An epic stock rally faces a key test in coming weeks as investors learn what executives expect for profits and revenues in coming periods.
Fourth-quarter earnings season kicked off in earnest Friday with better-than-expected profits from some of the nation’s largest banks. Despite a record quarterly profit at JPMorgan Chase & Co. and some bright spots at Citigroup Inc. and Wells Fargo, shares of all three declined, with Wells and Citi each dropping more than 6%.
The market reaction highlights the stakes as large firms begin sharing quarterly results and, more important, their outlooks for coming quarters. Though results weren’t terrible, shares were hit hard, reflecting the rise of investor expectations as bank shares climbed more than 10% for 2021 heading into Friday’s trading.
The surge of major indexes to new highs this year, despite an accelerating toll from the coronavirus and questions about how that will affect the economic outlook, underscores the pressure on executives at major companies to spell out how they expect results to improve in 2021. Soft earnings during the S&P’s roughly 70% rise from last March’s intraday low have been deemed acceptable by investors because many expect a sharp rebound this year. Firms whose projections fall short can expect to be punished, they say.
“Whether they had a good quarter or not, it’s all about what’s next,” said Kimberly Woody, senior portfolio manager at Globalt Investments, which manages $1.9 billion. “Good future news has been priced into this market.”
With the books closed on 2020, analysts estimate that profits for companies in the S&P 500 fell 13% for the year, according to FactSet. Even so, companies in the S&P 500 traded Thursday at 22.65 times their projected earnings over the next 12 months, above a five-year average of 17.84, according to FactSet.
Dozens of big companies are scheduled to report this week, including transportation firm J.B. Hunt Transport Services Inc., health-care giant UnitedHealth Group Inc., oil-field services company Halliburton Co. and semiconductor maker Intel Corp.
Earnings for the S&P 500 are projected to have fallen 6.8% in the fourth quarter from a year earlier, a sharp improvement from the second quarter’s 32% collapse but not the kind of performance that typically inspires stock-market records. Profit estimates have crept higher since the quarter began, and some investors expect the current forecasts are a low bar that companies will clear.

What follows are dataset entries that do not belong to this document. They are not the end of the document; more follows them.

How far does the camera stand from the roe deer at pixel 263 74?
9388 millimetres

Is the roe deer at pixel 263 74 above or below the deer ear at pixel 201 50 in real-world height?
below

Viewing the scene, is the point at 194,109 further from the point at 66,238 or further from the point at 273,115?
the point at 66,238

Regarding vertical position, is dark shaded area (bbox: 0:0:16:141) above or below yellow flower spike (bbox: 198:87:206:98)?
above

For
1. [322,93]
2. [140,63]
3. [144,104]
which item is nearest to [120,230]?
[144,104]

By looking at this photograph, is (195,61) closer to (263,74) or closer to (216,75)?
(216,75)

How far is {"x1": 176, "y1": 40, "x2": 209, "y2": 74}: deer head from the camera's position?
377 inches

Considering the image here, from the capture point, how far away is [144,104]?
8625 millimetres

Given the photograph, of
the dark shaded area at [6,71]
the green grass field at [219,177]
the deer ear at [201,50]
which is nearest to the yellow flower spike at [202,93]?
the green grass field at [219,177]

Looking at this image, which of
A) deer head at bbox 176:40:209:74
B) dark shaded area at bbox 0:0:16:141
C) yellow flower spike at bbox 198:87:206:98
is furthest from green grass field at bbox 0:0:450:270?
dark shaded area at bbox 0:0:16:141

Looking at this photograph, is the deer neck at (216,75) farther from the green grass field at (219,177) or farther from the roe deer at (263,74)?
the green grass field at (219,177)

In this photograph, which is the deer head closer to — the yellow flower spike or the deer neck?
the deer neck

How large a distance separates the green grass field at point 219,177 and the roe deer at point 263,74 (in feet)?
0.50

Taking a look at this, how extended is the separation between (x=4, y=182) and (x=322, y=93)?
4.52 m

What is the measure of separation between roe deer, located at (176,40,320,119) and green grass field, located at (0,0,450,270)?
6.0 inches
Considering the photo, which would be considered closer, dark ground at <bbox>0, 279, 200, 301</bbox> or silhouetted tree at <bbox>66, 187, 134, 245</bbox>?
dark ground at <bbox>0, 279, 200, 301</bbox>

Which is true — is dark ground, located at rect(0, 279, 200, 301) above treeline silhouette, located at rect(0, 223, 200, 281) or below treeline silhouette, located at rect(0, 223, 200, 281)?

Purchasers of stocks are counting on more than a year’s worth of earnings, and many investors say the market has advanced despite the damage of 2020 because of a widely held belief that vaccines will help put the pandemic in the past, allowing business to recover.
“I think the market is very much looking through the pandemic, and that’s why we see it continuing to drift higher,” said Greg Marcus, managing director at UBS Private Wealth Management.
That is despite troubling signs about how the pandemic has recently weighed on the economy: Employers cut 140,000 jobs last month, ending seven months of job growth, and U.S. retail sales fell in December for a third consecutive month.
Earnings for the S&P 500 are expected to return to year-over-year growth in the first quarter, rising 17%, and then to climb 46% in the second quarter. And economists have raised their forecasts for U.S. economic growth in light of vaccinations and the potential for additional aid from Washington for households and businesses.
Stocks that tend to be tied to prospects for the economy have performed well lately. Since the start of the fourth quarter, the S&P 500’s financial sector has advanced 28%, while the materials group has gained 19%. The technology sector, which led the benchmark index in 2020, is up 9.1% over that time.
In December, U.S. Bank Wealth Management increased its stockholdings by buying shares of midcap U.S. companies, said Lisa Erickson, head of the traditional investments group.
“As we continue to see progress on the economic front with the vaccine—and seeing that companies were holding their own in a difficult environment in 2020—that really gave us the confidence that, going into this year, areas that were more leveraged to the reopening would be able to outperform,” she said.
Earnings expectations hint at a brightening picture for some of these cyclical groups. The S&P 500’s materials sector is predicted to show the best fourth-quarter earnings growth, rising 8.6%. Earnings at financial companies are expected to rise 3.5%, a sharp improvement from the 24% slump forecast at the end of September.
Among the S&P 500 companies that have reported earnings, most have beaten expectations. Those include home builder Lennar Corp., which reported higher profit as low borrowing costs and shifts in housing preferences drove demand for homeownership.
Some investors are hoping that corporate executives will shed light on which pandemic-fueled changes to consumer-spending habits might outlast the vaccines.
“We think that some of the spending changes are sticky in nature,” said Matt Stucky, portfolio manager at Northwestern Mutual Wealth Management Company. “When you get a pet, that’s more than a 12-month sign-up in terms of what spending you’re going to have on pet-related products.”